Рождение «Сталкера». Попытка реконструкции — страница 54 из 152

Тарковский чувствует себя совершенно больным. Премьера «Гамлета» откладывается на 28 января: Инна Чурикова (Офелия) уехала отдыхать с мужем – кинорежиссером Глебом Панфиловым, не поставив в известность Андрея Арсеньевича. Тарковский винит в этом Панфилова, который представляется ему завистливым человеком, умышленно подстроившим такую неприятность. Убежден, что это не так. Просто для театральных актеров репетиции не являются из ряда вон выходящим событием, это часть повседневной театральной жизни, в которой иногда можно позволить себе какое-то послабление. Но Андрей Арсеньевич заключает иначе: «Нет, все-таки Гений и Злодейство несовместимы!»[335]

В течение следующих дней в жизни Тарковского произошло несколько событий, которым он придал тревожное и мистическое значение.

Четвертого января у Александра Гинзбурга, распорядителя «Русского общественного фонда помощи преследуемым и их семьям», с которым Тарковский был знаком лично, прошел почти 20-часовой обыск. В ходе обыска были изъяты сочинения Солженицына, Сахарова, Набокова, изданные за рубежом журналы на русском языке, обширный личный архив, а также иностранная валюта, подброшенная теми, кто проводил обыск. На следующий день Гинзбург был вызван на допрос, после которого попал в больницу с воспалением легких.

Страна погружалась в духовный вакуум. Но жажда веры становилась все сильнее. Тарковский, сделавший фильм об Андрее Рублеве, в огромной степени способствовал религиозному возрождению в стране. Прежде всего это относилось к православию, но и представители других конфессий в стороне не остались. Люди хотели верить, не очень разбираясь во что. Пышно расцвели разнообразные религиозные и мистические течения, повсюду возникали «учителя», выдававшие себя за антропософов, последователей Штайнера, Рериха, Блаватской, Гурджиева, Кастанеды, Махавишны, Ошо и других духовных наставников.

__________________________________________________

* Что выполнить *
Воспроизведите без изменений фрагмент текста о Тарковском между словами «Страна погружалась в» и «других духовных наставников.», включая их.

__________________________________________________

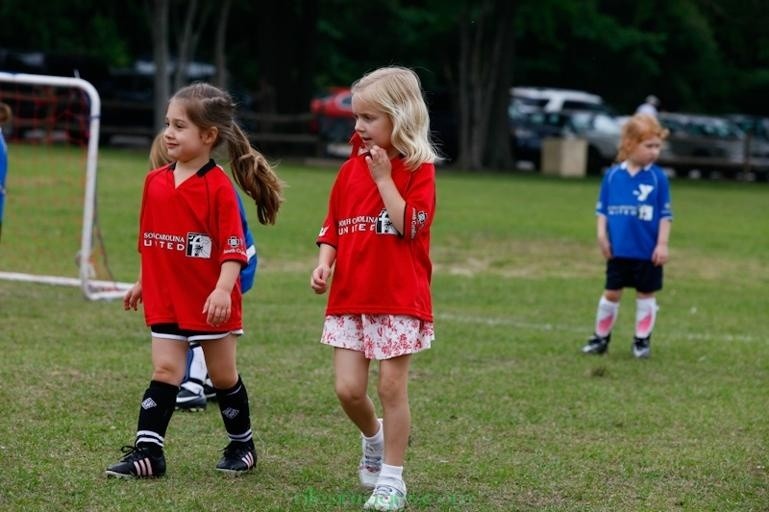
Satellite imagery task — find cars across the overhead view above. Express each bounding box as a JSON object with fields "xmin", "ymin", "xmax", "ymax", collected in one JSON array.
[
  {"xmin": 508, "ymin": 84, "xmax": 769, "ymax": 183},
  {"xmin": 309, "ymin": 85, "xmax": 358, "ymax": 136}
]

__________________________________________________

* Итоговый ответ *
Страна погружалась в духовный вакуум. Но жажда веры становилась все сильнее. Тарковский, сделавший фильм об Андрее Рублеве, в огромной степени способствовал религиозному возрождению в стране. Прежде всего это относилось к православию, но и представители других конфессий в стороне не остались. Люди хотели верить, не очень разбираясь во что. Пышно расцвели разнообразные религиозные и мистические течения, повсюду возникали «учителя», выдававшие себя за антропософов, последователей Штайнера, Рериха, Блаватской, Гурджиева, Кастанеды, Махавишны, Ошо и других духовных наставников.